● **EXERCISE**:
Count every line in the data below where "burst" occurs, then state that number and nothing more.

── TASK DATA

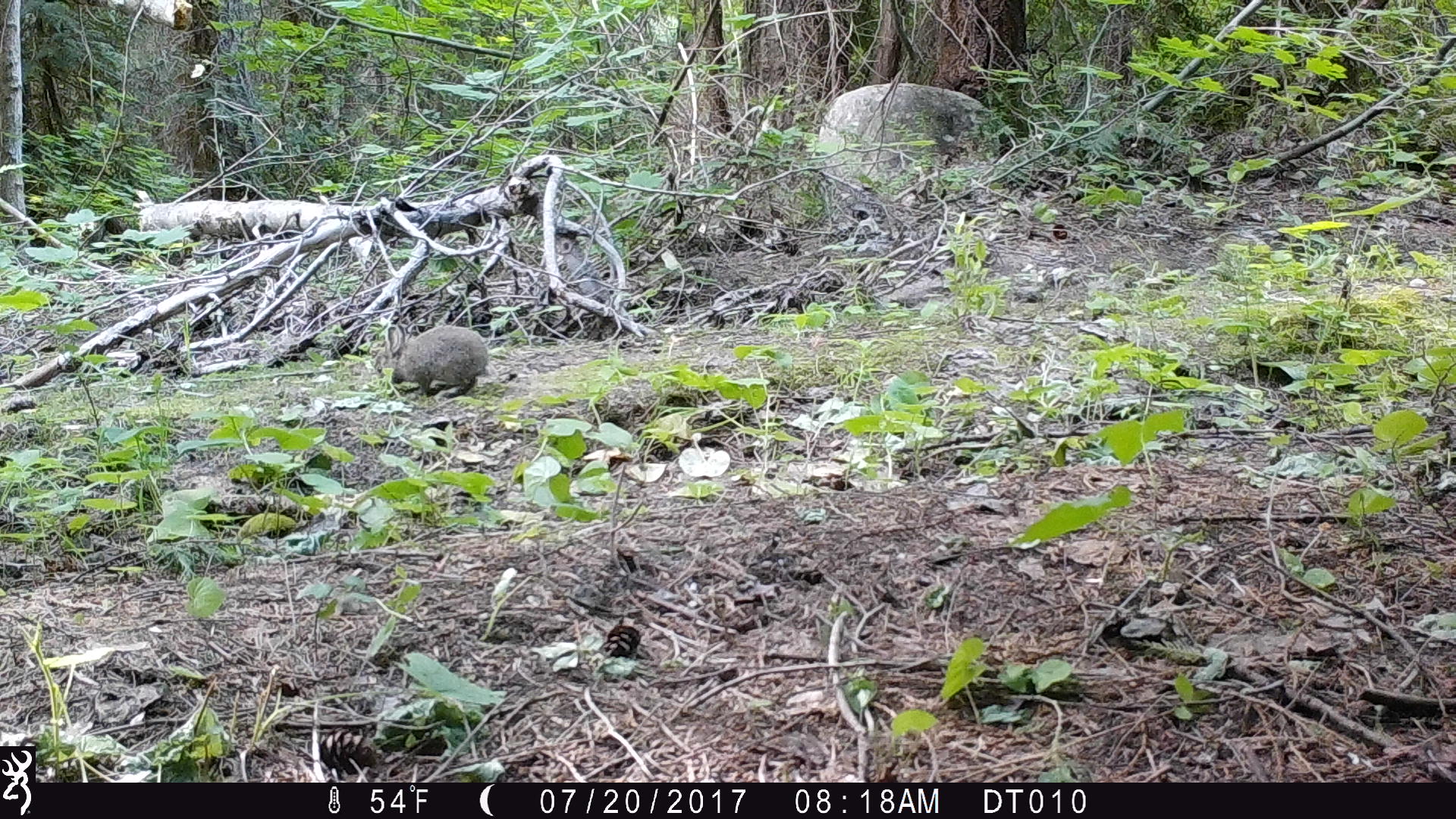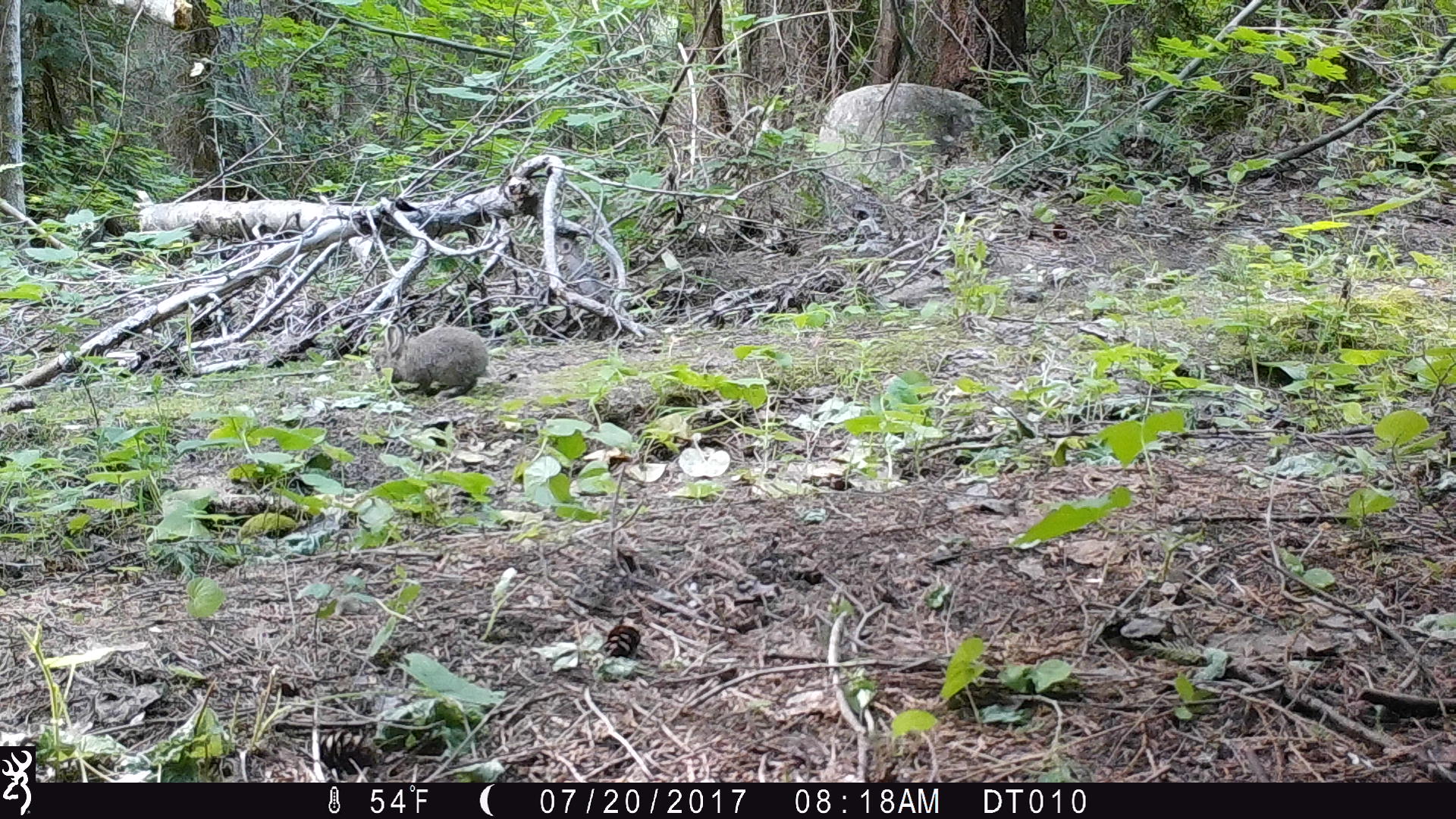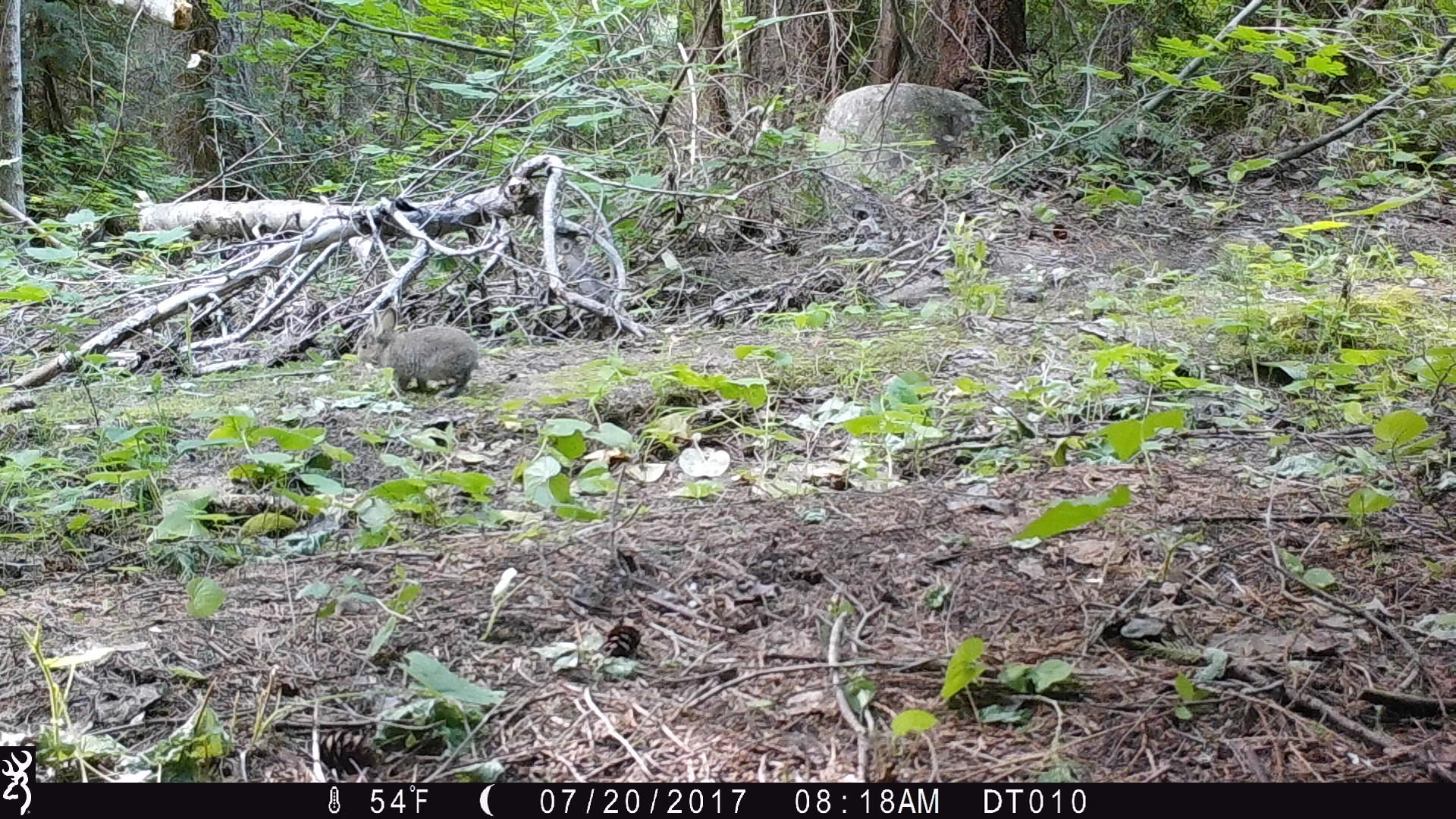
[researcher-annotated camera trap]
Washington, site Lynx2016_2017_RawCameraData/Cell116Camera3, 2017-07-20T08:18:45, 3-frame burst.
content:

────
── TASK DATA

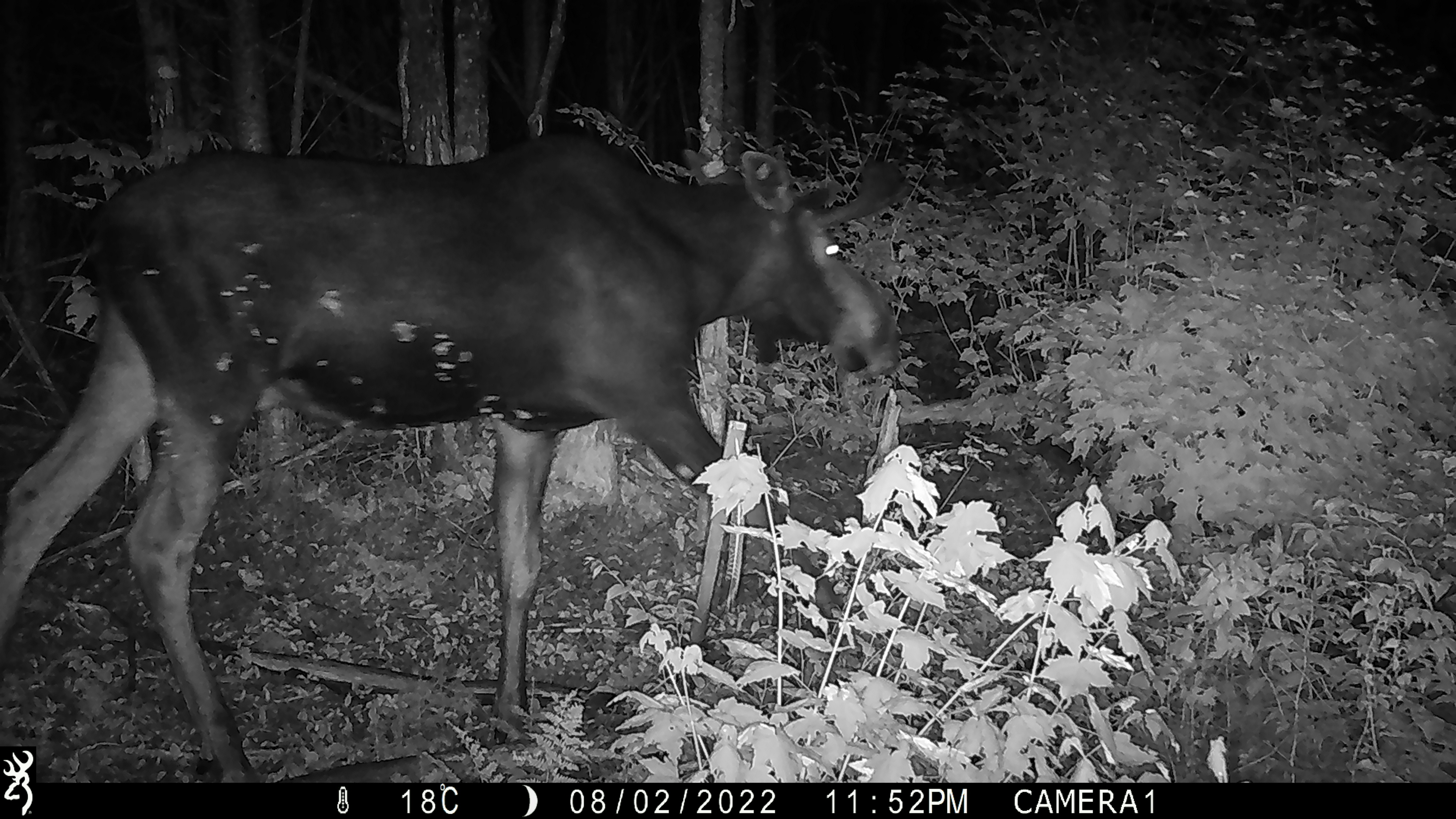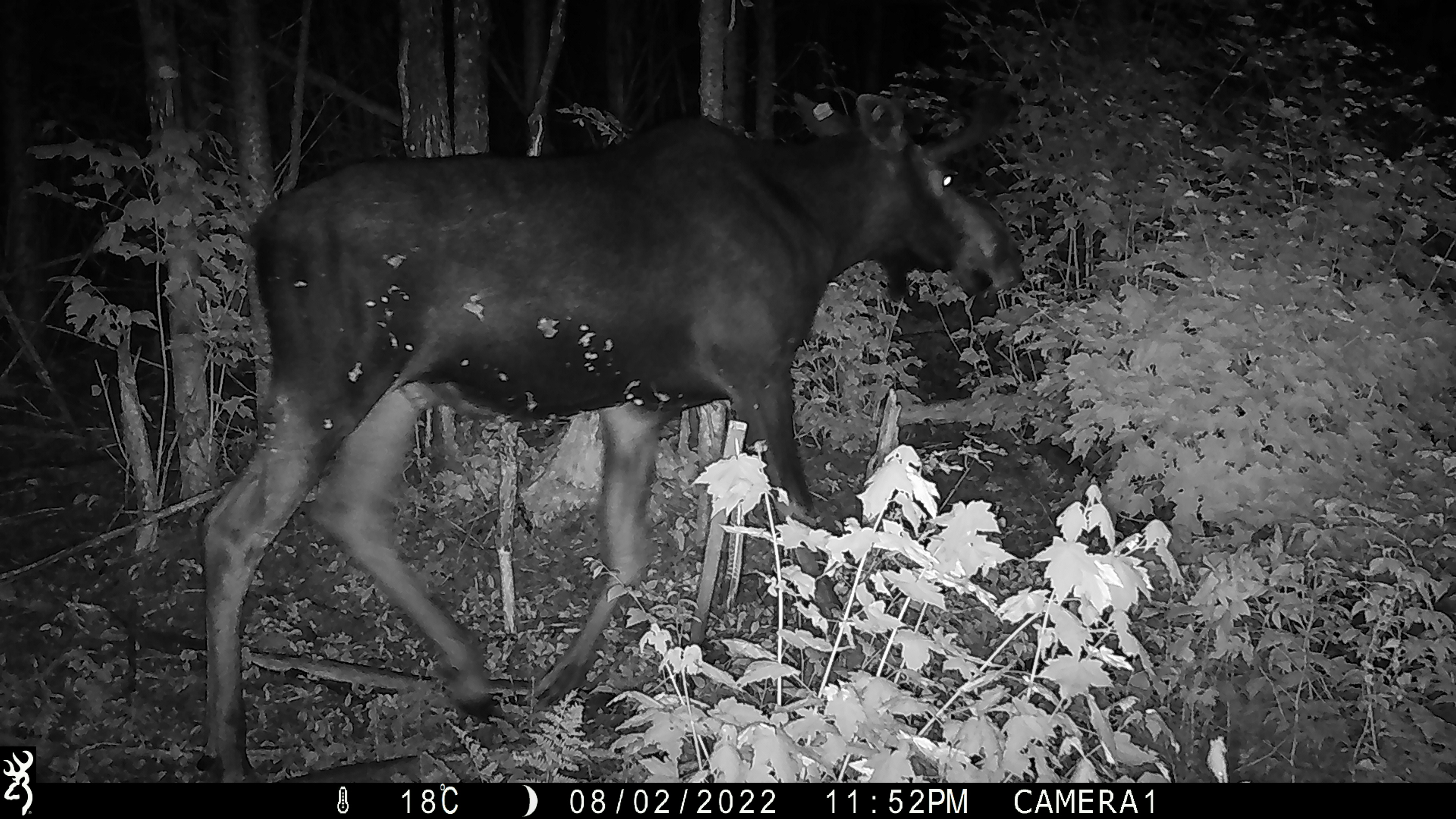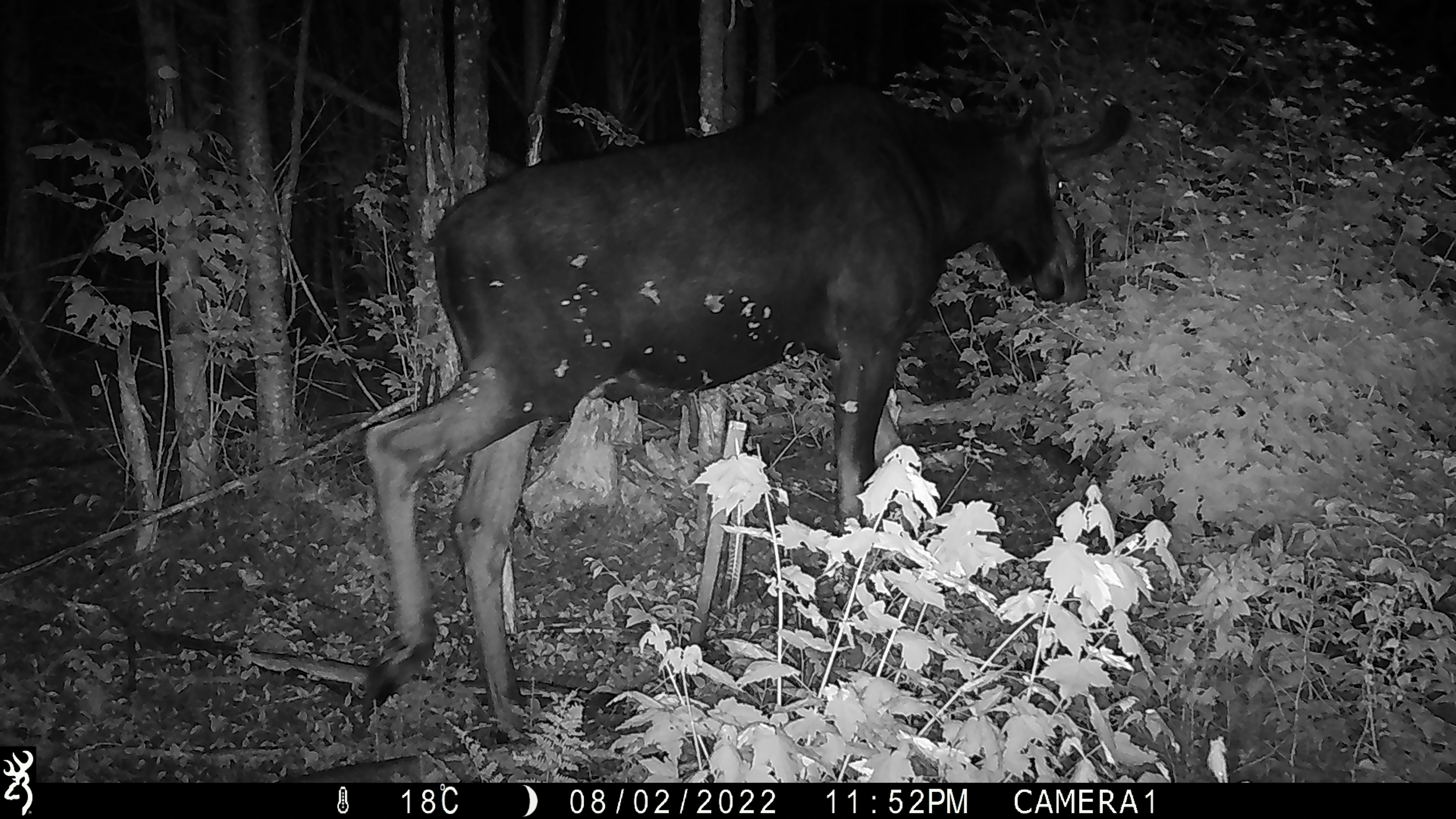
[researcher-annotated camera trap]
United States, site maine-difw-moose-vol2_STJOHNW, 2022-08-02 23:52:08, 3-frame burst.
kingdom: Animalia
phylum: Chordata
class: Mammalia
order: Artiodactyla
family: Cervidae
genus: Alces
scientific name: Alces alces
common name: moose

────

● **WRITTEN SOLUTION**:
2